His heart fell to his stomach. He realized the rightness of her words as they left her mouth and penetrated the self-righteous fog that had surrounded him his entire tenure at Hogwarts. Deep inside he wished that he could turn the time back to repair what he had thrown aside in the six years that he’d been at school. He could have had friends, fierce friends that would have protected and cherished him; the people that he called friends probably were cursing his name as well at this moment.
He heard several pops as the air displaced outside the hut and feet were heard trampling toward their shelter. He knew that he had to speak quickly before the others arrived and the possibility was lost. “Granger, I’m sorry. I’m so sorry for everything—”
She waved her hand, dismissing his apology. “Save it, Malfoy. I don’t want nor need some self-serving apology from you now. You’ll be treated well, even though you should be turned over to the Dementors. You’ll cooperate with the Order, if only to save your own worthless pureblood hide. Don’t expect me to believe a thing from your lying snake’s tongue, though. I may be muggle born, but I’m far from stupid.”

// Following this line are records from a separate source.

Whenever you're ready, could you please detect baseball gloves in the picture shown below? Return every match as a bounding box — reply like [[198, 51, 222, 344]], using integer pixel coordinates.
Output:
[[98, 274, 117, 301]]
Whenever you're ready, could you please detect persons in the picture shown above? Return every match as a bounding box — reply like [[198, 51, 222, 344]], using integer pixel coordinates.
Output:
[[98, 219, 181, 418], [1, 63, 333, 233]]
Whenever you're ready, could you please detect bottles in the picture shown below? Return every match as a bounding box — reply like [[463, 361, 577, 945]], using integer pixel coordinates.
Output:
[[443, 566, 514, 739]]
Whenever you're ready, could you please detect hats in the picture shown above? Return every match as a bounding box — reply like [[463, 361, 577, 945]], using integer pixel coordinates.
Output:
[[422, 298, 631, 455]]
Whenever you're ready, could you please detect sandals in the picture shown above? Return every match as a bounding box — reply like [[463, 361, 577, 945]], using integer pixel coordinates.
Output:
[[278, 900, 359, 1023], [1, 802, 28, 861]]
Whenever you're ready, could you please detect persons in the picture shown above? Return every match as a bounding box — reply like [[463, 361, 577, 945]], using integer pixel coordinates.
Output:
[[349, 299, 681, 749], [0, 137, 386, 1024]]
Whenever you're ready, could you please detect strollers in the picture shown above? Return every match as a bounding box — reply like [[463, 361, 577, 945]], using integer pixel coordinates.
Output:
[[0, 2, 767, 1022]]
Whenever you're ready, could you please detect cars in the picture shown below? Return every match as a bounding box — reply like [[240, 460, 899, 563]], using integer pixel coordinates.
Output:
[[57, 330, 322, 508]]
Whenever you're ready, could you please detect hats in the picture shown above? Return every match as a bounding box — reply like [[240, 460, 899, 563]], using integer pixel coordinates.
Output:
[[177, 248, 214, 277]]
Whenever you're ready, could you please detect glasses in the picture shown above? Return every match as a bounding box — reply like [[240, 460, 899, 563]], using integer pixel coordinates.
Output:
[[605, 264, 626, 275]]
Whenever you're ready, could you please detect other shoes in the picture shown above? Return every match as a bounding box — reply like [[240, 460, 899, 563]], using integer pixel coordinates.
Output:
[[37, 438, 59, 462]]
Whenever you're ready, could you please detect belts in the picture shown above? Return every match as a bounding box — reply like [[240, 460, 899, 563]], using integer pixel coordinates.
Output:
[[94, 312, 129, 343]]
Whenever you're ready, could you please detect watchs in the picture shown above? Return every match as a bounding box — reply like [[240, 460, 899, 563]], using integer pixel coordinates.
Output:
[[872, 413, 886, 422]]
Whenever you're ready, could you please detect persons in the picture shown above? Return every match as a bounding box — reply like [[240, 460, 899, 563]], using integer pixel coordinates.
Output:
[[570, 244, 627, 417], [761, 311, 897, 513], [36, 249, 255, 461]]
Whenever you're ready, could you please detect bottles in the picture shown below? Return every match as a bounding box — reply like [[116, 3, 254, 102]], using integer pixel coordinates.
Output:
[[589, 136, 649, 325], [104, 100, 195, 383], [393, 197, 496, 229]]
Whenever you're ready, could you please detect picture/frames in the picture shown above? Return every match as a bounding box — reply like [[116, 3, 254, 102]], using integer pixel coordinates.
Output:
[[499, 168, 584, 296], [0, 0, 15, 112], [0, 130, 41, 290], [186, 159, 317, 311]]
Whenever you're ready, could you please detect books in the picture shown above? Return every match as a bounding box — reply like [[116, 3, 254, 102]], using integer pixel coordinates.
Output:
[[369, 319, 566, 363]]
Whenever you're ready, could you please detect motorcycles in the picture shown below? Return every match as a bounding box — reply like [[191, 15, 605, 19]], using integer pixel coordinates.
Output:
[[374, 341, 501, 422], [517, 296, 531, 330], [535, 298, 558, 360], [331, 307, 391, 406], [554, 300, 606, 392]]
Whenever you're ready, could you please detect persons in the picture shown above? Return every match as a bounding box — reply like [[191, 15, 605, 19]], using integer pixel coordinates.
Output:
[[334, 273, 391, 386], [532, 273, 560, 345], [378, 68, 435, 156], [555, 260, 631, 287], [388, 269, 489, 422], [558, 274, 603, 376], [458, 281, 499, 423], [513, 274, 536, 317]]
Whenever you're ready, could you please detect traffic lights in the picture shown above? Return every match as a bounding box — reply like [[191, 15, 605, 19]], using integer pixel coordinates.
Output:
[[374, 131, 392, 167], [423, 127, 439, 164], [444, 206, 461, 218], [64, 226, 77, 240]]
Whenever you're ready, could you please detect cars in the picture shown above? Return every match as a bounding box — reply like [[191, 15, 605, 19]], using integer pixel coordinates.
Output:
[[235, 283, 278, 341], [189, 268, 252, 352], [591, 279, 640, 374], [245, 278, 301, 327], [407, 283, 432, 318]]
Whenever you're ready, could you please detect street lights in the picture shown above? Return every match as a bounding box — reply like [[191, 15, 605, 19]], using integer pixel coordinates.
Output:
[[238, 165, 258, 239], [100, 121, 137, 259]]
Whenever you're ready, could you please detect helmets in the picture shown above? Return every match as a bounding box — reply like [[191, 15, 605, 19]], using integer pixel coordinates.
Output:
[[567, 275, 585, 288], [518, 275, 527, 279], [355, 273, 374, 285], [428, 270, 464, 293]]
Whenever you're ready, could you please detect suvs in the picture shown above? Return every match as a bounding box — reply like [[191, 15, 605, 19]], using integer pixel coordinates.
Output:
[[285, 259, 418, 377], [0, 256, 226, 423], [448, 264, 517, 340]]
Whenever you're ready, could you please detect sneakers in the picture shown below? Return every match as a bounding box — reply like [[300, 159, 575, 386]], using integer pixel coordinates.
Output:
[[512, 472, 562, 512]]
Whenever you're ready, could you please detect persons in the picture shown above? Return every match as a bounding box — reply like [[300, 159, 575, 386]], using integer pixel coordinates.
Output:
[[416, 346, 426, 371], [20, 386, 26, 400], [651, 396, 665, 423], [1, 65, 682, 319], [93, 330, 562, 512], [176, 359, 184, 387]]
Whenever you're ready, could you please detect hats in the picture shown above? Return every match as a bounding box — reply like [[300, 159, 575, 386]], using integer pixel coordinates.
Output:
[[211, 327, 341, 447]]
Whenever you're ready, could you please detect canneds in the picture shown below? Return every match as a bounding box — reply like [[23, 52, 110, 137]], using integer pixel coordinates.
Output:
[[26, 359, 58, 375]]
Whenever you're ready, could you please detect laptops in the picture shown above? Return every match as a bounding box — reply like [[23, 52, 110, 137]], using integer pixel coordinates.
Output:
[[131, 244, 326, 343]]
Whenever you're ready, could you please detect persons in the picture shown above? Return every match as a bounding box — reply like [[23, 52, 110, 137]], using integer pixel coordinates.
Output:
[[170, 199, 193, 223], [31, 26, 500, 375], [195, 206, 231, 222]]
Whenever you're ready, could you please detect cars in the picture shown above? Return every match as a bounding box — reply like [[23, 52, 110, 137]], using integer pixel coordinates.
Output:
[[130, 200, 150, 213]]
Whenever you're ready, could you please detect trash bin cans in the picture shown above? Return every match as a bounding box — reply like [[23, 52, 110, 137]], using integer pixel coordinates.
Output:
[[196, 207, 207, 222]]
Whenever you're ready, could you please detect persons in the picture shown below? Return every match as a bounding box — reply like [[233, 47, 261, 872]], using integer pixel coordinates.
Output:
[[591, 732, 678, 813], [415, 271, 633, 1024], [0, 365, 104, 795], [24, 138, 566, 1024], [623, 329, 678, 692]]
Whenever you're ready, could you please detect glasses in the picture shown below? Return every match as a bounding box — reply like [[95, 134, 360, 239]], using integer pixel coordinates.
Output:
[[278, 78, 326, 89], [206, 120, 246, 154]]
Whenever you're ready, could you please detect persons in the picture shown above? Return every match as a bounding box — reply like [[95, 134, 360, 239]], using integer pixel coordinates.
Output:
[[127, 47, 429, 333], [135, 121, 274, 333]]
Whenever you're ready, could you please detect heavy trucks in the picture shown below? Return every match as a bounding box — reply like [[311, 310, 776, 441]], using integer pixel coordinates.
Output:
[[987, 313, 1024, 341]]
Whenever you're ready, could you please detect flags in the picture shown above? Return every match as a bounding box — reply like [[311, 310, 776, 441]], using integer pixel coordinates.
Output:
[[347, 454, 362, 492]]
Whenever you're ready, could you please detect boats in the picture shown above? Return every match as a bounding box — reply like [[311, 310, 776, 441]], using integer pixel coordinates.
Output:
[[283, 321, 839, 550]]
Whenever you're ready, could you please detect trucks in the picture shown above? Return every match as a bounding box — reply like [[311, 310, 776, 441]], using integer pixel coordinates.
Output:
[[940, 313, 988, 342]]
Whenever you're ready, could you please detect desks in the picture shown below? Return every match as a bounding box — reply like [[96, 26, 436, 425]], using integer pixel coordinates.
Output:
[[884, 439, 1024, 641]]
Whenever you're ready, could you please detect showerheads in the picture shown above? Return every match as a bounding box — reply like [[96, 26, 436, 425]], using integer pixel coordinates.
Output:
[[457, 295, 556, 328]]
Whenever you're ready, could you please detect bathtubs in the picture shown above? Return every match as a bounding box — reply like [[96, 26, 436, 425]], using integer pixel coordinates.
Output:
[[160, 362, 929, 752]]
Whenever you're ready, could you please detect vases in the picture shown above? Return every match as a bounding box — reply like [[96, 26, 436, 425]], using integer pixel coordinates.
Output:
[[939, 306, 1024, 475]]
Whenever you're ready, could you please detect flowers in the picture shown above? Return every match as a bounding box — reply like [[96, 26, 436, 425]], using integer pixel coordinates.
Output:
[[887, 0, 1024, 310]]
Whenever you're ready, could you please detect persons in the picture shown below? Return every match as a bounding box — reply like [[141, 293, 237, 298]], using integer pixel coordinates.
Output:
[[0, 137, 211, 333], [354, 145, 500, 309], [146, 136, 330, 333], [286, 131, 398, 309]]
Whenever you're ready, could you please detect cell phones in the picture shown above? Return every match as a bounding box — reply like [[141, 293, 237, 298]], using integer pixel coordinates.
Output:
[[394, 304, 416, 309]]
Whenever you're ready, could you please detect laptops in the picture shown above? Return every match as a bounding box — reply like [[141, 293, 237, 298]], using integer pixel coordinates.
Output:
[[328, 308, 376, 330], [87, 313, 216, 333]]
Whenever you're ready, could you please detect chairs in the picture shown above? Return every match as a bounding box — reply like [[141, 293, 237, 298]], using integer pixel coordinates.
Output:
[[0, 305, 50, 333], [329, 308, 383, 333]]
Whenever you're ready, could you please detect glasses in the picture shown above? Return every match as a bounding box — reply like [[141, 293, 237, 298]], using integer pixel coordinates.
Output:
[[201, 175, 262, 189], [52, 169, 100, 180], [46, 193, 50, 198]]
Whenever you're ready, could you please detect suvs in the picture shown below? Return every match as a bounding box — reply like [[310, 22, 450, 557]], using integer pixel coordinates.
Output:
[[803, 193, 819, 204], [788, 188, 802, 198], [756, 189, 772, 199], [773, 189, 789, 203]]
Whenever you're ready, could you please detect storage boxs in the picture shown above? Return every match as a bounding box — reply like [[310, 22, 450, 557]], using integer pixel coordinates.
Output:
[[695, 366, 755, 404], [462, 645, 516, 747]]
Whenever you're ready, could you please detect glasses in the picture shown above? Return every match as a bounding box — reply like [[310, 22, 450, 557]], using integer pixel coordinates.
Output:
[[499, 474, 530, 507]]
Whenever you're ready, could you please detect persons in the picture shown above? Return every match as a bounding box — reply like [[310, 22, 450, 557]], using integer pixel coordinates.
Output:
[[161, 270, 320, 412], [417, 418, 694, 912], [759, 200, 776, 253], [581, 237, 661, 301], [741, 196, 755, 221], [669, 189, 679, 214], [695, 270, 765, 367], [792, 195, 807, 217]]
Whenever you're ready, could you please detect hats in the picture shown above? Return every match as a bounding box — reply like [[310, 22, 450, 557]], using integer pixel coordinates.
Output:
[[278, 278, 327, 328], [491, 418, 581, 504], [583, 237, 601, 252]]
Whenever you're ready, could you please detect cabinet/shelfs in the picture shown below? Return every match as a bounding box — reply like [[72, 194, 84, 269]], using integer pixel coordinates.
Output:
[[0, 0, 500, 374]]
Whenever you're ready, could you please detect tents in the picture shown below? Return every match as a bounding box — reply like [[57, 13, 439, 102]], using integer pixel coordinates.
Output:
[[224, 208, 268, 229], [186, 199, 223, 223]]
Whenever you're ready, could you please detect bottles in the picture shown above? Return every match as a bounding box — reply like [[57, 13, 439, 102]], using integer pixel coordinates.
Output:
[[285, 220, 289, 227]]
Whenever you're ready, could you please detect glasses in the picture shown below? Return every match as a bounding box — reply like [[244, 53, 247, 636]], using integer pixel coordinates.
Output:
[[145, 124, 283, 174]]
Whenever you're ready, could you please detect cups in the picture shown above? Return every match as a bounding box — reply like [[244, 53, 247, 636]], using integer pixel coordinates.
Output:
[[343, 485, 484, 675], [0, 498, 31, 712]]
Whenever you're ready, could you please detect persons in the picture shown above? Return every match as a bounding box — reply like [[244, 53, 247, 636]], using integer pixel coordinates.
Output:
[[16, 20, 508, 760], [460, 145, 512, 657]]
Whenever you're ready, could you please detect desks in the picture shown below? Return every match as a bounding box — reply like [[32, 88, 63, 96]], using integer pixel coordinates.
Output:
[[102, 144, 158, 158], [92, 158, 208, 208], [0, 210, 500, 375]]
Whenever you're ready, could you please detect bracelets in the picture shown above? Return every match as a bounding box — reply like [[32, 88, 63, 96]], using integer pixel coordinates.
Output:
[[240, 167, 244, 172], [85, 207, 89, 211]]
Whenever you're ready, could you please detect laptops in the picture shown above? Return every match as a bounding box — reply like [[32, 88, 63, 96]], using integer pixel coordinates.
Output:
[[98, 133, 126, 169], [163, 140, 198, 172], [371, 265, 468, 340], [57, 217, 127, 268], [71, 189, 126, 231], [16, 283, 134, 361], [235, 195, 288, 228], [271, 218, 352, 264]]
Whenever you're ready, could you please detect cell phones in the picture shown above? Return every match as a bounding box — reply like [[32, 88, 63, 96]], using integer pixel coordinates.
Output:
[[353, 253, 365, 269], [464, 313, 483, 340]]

She had repacked the basket and shrunk it to fit in her pocket once again. Standing quickly, she headed toward the open door and back into the night.
“Granger.” She paused at the door, her hand on the lintel. “I’ll remember. I’ll remember that it was you, if only to keep myself humble. Will that suffice?”
She didn’t turn to answer him. “It will have to do. It’s a start.”
A start. A beginning. He had to tell himself that his old life was through and this was all a beginning of a new life and convince himself of a new way of thinking. It may be the only way to survive the war that was coming and save his hide—but it may be the way to mend things that he’d broken with his childish hands and beliefs. When he’d lowered his wand, he’d lowered his guard as well and the old wizard’s words had offered him hope for the first time in an age. Between the words of an old wizard and a young witch he recognized the depths to which he’d sunk and was unprepared for the rush of guilt that consumed him at his actions.
He would do better. He would have to if he wanted to live.